• What you should do:
For the string "granularity", find every matching line in the records and copy it.

━━━━━━

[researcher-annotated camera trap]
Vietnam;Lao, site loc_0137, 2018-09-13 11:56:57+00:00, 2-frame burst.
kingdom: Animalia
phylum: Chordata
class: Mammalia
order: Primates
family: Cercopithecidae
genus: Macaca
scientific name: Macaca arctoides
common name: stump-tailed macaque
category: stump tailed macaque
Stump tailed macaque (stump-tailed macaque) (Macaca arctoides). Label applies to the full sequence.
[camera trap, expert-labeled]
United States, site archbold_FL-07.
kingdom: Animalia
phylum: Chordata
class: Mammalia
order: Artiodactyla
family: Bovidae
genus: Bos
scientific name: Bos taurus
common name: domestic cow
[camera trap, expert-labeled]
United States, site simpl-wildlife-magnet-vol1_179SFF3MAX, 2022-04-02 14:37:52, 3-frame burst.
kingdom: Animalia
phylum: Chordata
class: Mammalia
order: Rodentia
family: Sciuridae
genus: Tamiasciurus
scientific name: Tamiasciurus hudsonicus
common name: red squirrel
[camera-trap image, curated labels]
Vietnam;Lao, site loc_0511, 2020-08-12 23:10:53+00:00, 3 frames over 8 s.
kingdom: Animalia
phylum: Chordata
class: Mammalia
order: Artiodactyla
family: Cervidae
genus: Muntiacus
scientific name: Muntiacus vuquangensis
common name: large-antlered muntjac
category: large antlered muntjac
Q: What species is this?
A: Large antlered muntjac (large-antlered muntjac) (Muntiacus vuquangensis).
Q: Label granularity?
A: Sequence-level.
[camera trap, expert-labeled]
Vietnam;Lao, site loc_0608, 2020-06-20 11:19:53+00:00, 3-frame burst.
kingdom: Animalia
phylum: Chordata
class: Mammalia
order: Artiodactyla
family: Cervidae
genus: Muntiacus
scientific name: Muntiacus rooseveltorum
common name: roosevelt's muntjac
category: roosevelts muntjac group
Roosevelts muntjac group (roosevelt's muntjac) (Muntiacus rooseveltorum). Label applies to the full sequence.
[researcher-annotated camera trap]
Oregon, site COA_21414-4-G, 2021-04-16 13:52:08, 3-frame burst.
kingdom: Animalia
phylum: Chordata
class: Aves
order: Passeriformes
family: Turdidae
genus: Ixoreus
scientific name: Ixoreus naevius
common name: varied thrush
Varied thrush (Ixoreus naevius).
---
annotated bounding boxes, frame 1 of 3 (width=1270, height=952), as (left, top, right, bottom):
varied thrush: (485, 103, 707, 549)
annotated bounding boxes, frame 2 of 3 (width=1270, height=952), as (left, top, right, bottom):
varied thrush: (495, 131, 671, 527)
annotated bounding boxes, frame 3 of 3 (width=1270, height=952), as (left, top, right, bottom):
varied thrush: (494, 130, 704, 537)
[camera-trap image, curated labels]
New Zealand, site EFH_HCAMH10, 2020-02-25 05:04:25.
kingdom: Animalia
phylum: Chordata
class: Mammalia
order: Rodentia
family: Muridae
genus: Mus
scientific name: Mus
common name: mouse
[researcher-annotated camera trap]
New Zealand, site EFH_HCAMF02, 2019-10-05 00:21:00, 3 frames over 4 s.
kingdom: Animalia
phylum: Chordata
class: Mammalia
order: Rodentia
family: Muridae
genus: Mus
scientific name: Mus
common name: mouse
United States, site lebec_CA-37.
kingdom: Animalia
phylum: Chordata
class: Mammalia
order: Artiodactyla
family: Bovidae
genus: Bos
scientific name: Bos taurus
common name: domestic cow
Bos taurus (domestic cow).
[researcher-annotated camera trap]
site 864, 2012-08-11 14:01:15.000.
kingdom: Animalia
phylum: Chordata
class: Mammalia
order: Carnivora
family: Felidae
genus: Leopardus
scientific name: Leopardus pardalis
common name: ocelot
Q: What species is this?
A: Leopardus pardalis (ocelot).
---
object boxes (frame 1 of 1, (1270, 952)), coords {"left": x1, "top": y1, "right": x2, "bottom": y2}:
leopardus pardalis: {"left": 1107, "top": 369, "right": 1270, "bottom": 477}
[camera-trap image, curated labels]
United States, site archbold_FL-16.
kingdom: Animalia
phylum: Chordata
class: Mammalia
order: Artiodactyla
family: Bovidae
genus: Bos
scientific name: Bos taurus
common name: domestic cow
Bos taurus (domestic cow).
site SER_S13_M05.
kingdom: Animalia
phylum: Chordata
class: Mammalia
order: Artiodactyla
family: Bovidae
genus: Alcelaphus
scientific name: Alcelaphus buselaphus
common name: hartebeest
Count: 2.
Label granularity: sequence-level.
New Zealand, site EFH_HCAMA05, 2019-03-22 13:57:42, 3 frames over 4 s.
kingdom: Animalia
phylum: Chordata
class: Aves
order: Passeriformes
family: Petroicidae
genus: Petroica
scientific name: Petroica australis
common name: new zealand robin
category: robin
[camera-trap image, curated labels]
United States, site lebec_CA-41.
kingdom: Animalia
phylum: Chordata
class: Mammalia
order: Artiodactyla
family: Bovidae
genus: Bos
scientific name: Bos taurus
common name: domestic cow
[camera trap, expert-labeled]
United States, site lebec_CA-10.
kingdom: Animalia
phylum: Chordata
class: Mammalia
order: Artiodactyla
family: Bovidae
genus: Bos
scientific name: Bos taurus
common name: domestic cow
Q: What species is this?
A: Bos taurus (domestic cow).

━━━━━━

• Result for this task:
Q: Label granularity?
Label granularity: sequence-level.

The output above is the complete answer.